Key Cryptocurrency Takeaways From the Latest U.S Congress Hearing

The latest U.S Congress Hearing took place on Wednesday before the House Agriculture Committee. The hearing was attended by leaders from diverse backgrounds like lawmakers and regulatory authorities, entrepreneurs, engineers and academicians.

While some of the top authorities from government financial bodies took a sting at cryptocurrencies and blockchain, and the ongoing regulatory process, others seemed to have hit a positive tone. Below are some of the key takeaways from yesterday’s congressional hearing and who said what.

  • Federal Reserve chairman Jerome Powell that digital currencies are absolutely risky assets. He told the Congress members that "relatively unsophisticated investors see the asset go up in price, and they think: 'This is great; I'll buy this.' In fact, there is no promise of that. There are investor and consumer protection issues as well.”

However, last year in November 2017, when the crypto market was at its peak, Powell had some positive comments on cryptocurrencies. Back then, he said: "in the long, long run, cryptocurrencies and things of that nature could matter,” while also adding that the underlying blockchain technology could be something that "may have significant applications in the wholesale payments part of the economy."

  • Rep.

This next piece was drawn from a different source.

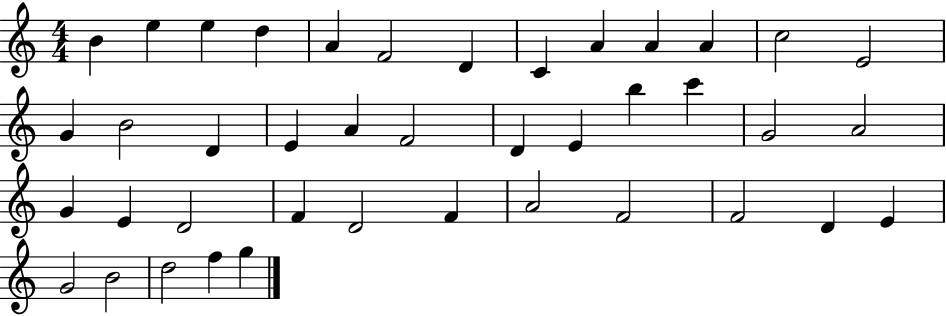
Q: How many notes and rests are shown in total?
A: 41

Collin Peterson expressed criticism for digital currencies saying that its entire ecosystem  "seems like a Ponzi scheme" and asking "what's behind this?” Gary Gensler, Senior Lecturer at the MIT Sloan School of Management, responded Peterson saying  "there's really nothing behind gold either ... what's behind it is a cultural norm, for thousands of years we liked gold. We do it as a store of value, so bitcoin is a modern form of digital gold. It's a social construct.”
  • While addressing the U.S Congress, Gensler also proposed the regulatory authorities of making sensible and quick decisions to ensure that all the innovation taking place in the blockchain and crypto space does not move out of the country. He also expressed concern that the U.S could be left behind other countries in competition.

Amber Baldet also pressed on the need of sensible and moderate regulations saying the committee can take a more proactive approach to regulation” while supporting the blockchain tech to transform into a global infrastructure.

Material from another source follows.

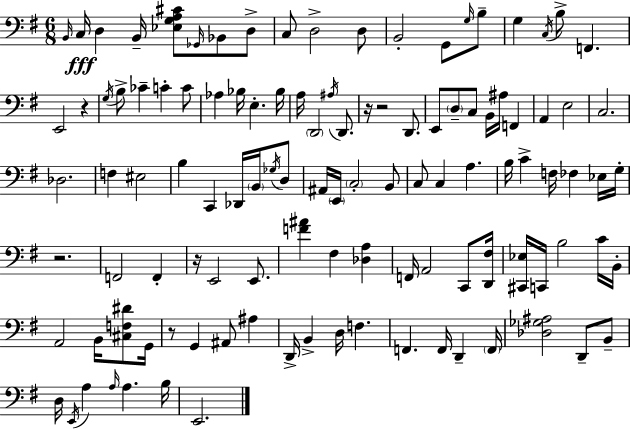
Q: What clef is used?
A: bass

  • Daniel Gorfine, director of the Commodity Futures Trading Commission (CFTC)'s fintech initiative - LabCFTC, said warned against "hasty regulatory pronouncements” and said that this matter needs to be dealt with a thoughtful approach. He said: “We all have the shared goal to bring clarity and certainty to the market but [we] also need to be sure that we are thoughtful in our approach and do not steer or impede the development of this area of innovation. Indeed, while some may seek the immediate establishment of bright lines, the reality is that hasty regulatory pronouncements are likely to miss the mark, have unintended consequences, or fail to capture important nuance regarding the structure of new products or models."

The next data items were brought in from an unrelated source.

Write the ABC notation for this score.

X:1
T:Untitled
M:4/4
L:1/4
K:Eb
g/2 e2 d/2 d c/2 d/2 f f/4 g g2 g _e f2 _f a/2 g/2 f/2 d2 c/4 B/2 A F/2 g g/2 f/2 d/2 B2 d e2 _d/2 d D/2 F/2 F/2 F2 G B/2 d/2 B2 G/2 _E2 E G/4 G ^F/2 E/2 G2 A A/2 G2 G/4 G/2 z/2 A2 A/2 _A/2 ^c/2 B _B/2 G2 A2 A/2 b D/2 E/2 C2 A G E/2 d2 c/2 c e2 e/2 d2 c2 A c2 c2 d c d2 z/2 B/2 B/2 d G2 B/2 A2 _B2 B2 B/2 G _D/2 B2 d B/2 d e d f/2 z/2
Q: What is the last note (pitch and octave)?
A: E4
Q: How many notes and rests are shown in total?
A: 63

    Gorfine said that not all commodities warrant an attention from CFTC. "It's only when we start to see the rise of futures or swaps products built on those commodities that we have kind of direct oversight.” He also added: "It's important that we're not hasty in figuring out what the contours are of applying securities law and then the commodities framework.”
  • In a concluding note Chairman Conaway said that the hearing was very elucidating for them on different issues.”